• **Data section**:
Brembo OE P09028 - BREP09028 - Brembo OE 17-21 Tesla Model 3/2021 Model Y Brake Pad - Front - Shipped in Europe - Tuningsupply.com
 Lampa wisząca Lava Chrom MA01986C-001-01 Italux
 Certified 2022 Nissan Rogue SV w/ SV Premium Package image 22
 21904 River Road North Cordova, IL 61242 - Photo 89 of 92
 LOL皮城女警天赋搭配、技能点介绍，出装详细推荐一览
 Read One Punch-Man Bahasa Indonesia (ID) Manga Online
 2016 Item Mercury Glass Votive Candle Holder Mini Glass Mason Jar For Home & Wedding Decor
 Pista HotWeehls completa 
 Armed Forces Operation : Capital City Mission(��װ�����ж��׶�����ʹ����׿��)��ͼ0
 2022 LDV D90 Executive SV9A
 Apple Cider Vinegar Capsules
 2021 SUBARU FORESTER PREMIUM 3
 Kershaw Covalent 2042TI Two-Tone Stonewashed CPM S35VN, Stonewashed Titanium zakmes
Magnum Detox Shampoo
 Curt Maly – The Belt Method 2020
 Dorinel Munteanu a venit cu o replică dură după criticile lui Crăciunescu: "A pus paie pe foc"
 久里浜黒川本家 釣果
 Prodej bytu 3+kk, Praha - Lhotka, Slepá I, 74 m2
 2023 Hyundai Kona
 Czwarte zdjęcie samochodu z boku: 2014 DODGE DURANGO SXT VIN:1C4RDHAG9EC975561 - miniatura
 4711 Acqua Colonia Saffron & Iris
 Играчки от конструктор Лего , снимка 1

• **Instructions for the task**: Please reproduce the data word for word from its first line through the line containing "Read One Punch-Man", including that line.

• **The answer**:
Brembo OE P09028 - BREP09028 - Brembo OE 17-21 Tesla Model 3/2021 Model Y Brake Pad - Front - Shipped in Europe - Tuningsupply.com
 Lampa wisząca Lava Chrom MA01986C-001-01 Italux
 Certified 2022 Nissan Rogue SV w/ SV Premium Package image 22
 21904 River Road North Cordova, IL 61242 - Photo 89 of 92
 LOL皮城女警天赋搭配、技能点介绍，出装详细推荐一览
 Read One Punch-Man Bahasa Indonesia (ID) Manga Online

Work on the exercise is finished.